作業指示 |
- A) 債務整理に関する文章の「取引履歴の開示と引き直し計算」から「記入して弁護士に返送します。」までを、一字も変えずに書き出してください。
- B) 債務整理に関する文章の最後の文に続く部分を書いてください。

本文抜粋 |
· · ·
個人再生や自己破産のように、裁判所を通す手続きの場合、すべての債権者について調べ上げて申告しなければなりません。もし、申告者漏れが発覚した場合、個人再生の場合は再生計画案が認可されなくなったり、自己破産の場合は免責が受けられなくなったりと、手続きを行う上で重大な不利益を被ることがあります。また、いずれの手続き終了後に、債権者が発覚した場合は、その債権者に対しては手続きの効力が及ばなくなってしまう可能性が高く、せっかく手続きをした意味がなくなってしまう場合があります。

※再生計画案…個人再生手続きにおいて、裁判所を通じて借金を減額し、そのあと原則3年間で支払い続けていくための計画

※免責…自己破産において、借金を帳消しにすること

・任意整理の場合

任意整理では、自己破産や個人再生のような重大なデメリットはないものの、和解後の借金の返済に支障を生じることがあります。任意整理の交渉では、1か月に返済可能な額を算出しますが、後から債権者が現れたとなると、それぞれの債権者に充てられる返済額にも変動が生じるためです。

【相続の場合】

相続においては、相続する財産と負債を比べて、負債のほうが大きい場合は、相続放棄という手続きをとることで、プラスの財産もマイナスの財産も引き継がなくてよくなります。相続放棄をするかどうかは、相続開始の原因たる事実(被相続人が亡くなったこと)及びこれにより自己のために相続の開始があったことを知ったときから原則3ヶ月の期間内で行わなくてはなりません。

債務調査が不正確なまま、財産を相続してしまうと、後から多くの負債が発覚した場合、相続放棄ができなくなるリスクが生じます。その場合は、負の財産を被相続人に代わって支払うか、払いきれない場合は上記のような債務整理を行う必要に迫られます。

債務整理においても、相続においても、特に、故意に債務を隠すようなことはしてはいけません。正直に、漏らさず調査しましょう。

取引履歴の開示と引き直し計算

債務整理においては、弁護士と委任契約を結び、まず、各債権者に受任通知を送付し、この受任通知の中で取引履歴の開示を求めます。続いて、取り寄せた取引履歴をもとに、引き直し計算という、債務額を正確に割り出すための計算を行います。

・引き直し計算とは

過去にした借金について、利息制限法に従って利息の計算をし直し、債務の額を確定させるための方法です。過去に返済した借金の中には、利息制限法を超える金利を支払っているケースがあります。この取引履歴の金額を計算しなおして、現在の正しい債務額を算出します。

引き直し計算をした結果、借金の総額を減額できるケースや、過払い金としてお金を返してもらうように求めることができるケースがあります。

債権調査票とは

債権調査票とは、債務整理の手続きを委任された弁護士から債権者に送られる書類のことで、これが送られてきた債権者は「氏名や住所」「債権の性質(貸付金・立替金等)」「取引内容」「負債の残高」など、必要事項を記入して弁護士に返送します。

債権調査票は、通常1~2ヶ月程度の間に、弁護士のもとに送り返されてきます。全ての債権者から書類が提出されたら、債権調査は完了します。
· · ·
収集データ |
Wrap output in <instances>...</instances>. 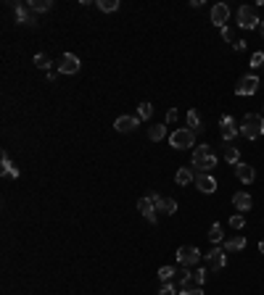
· · ·
タスク別回答 |
- A)
取引履歴の開示と引き直し計算

債務整理においては、弁護士と委任契約を結び、まず、各債権者に受任通知を送付し、この受任通知の中で取引履歴の開示を求めます。続いて、取り寄せた取引履歴をもとに、引き直し計算という、債務額を正確に割り出すための計算を行います。

・引き直し計算とは

過去にした借金について、利息制限法に従って利息の計算をし直し、債務の額を確定させるための方法です。過去に返済した借金の中には、利息制限法を超える金利を支払っているケースがあります。この取引履歴の金額を計算しなおして、現在の正しい債務額を算出します。

引き直し計算をした結果、借金の総額を減額できるケースや、過払い金としてお金を返してもらうように求めることができるケースがあります。

債権調査票とは

債権調査票とは、債務整理の手続きを委任された弁護士から債権者に送られる書類のことで、これが送られてきた債権者は「氏名や住所」「債権の性質(貸付金・立替金等)」「取引内容」「負債の残高」など、必要事項を記入して弁護士に返送します。

- B)
借金の債権者が個人だったり、ヤミ金融だったりした場合は、債権調査票が返ってこないケースもあります。この場合は、債務者ご本人から、覚えている限りの借金の詳細や債務額を聴取します。

相続債務の調査方法

(1)保管している書類や通帳、パソコンやスマホ等を調べる

高額の金銭消費貸借契約書のような契約書については、廃棄せずに保管しているケースがありますので、まずは故人の家や身辺を探して、保管している書類を探すことが大切です。また、口座引き落としで借金の返済を行っていた場合、銀行口座の履歴から引き落とし先をチェックすることで債権者が判明するケースがあります。自動車をローンで購入している場合、車検証を調べることで債権者が分かることがあります。

パソコンやスマホ等が残っている場合は、そこからオンラインでの取引履歴が判明することがあります。

(2)郵便物を調べる

債権者から郵便物等で、契約書や返済の催告状・督促状などが届いていることがあります。また、クレジットカード会社から明細が郵送で送られてくるケースもあります。

(3)不動産の登記事項証明書を確認

不動産の登記事項証明書には、借金の担保として抵当権や根抵当権、質権が設定されていることがあります。

不動産の登記事項証明書は、最寄りの登記所や法務局の証明サービスセンターの窓口での申請ができるほか、郵送による交付請求、パソコンを使ってインターネットで交付請求を行うこともできます。証明書は、郵送のほか、登記所や法務局証明サービスセンターでも受け取れます。手数料は480円~600円となっています。

法務省:「登記事項証明書等の請求にはオンラインでの手続が便利です(http://houmukyoku.moj.go.jp/homu/static/online_syoumei_annai.html)

また、登記の内容を確認するだけであれば、「登記情報提供サービス」という有料サービスもあり、インターネットを使ってパソコンで登記情報を見ることができます。手数料も全部事項で334円、地図・図面で364円と、書面を取り寄せるよりも安くなっています。

「登記情報提供サービス(https://www1.touki.or.jp/)」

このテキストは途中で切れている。